Multimodal speaker diarization using a pre-trained audio-visual synchronization model
- SyncNet's pre-trained model is required which can be downloaded from https://github.com/joonson/syncnet_python. Required python files from SyncNet project is already uploaded in this repository.
- Some important required packages are: pyannote.metrics, pyannote.core, face_recognition, librosa.
- Data set can be downloaded from http://groups.inf.ed.ac.uk/ami/download/. The data set requires MixHeadset recordings and four closeup camera recordings.

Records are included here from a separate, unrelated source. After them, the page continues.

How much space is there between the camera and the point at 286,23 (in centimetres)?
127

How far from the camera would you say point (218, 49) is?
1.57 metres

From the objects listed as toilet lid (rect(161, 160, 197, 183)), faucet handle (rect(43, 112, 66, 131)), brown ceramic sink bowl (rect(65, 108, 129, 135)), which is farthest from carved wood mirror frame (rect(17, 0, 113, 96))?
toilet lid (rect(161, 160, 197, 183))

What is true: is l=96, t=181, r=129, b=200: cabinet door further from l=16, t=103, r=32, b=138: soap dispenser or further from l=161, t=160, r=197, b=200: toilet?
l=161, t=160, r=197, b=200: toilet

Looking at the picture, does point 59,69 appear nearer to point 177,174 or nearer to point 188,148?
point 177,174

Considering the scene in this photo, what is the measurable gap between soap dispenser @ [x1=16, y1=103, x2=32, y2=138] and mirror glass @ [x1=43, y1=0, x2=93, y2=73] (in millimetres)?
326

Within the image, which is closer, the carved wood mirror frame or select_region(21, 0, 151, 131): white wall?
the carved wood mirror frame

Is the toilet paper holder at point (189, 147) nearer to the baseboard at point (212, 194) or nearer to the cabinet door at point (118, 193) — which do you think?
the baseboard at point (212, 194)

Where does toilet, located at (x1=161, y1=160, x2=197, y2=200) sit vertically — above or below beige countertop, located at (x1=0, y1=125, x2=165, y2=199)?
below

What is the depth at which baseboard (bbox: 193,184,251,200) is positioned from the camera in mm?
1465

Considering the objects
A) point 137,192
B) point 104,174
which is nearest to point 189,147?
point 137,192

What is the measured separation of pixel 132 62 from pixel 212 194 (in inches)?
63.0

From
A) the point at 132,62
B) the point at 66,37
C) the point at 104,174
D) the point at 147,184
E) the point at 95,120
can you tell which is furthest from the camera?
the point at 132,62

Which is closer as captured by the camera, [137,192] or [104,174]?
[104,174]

- Main file is Multimodal_ReDiarization_Syncnet_FaceDetection_AMI.py You need to set some paths in this file. Additionally set the recording name to variable AudioDataSet = IS1008a and set closeup camera recordig to video = Closeup1.avi. Run!
- You need to run this code for each closeup recording (Closeup1, Closeup2, Closeup3 and Closeup4).
- Finally run the last couple of line of the code by making flag FindDER = True to acquire diarization error rate (DER).
- Please cite this paper if you use this code.
Ahmad, R.; Zubair, S.; Alquhayz, H.; Ditta, A. Multimodal Speaker Diarization Using a Pre-Trained Audio-Visual Synchronization Model. Sensors 2019, 19, 5163.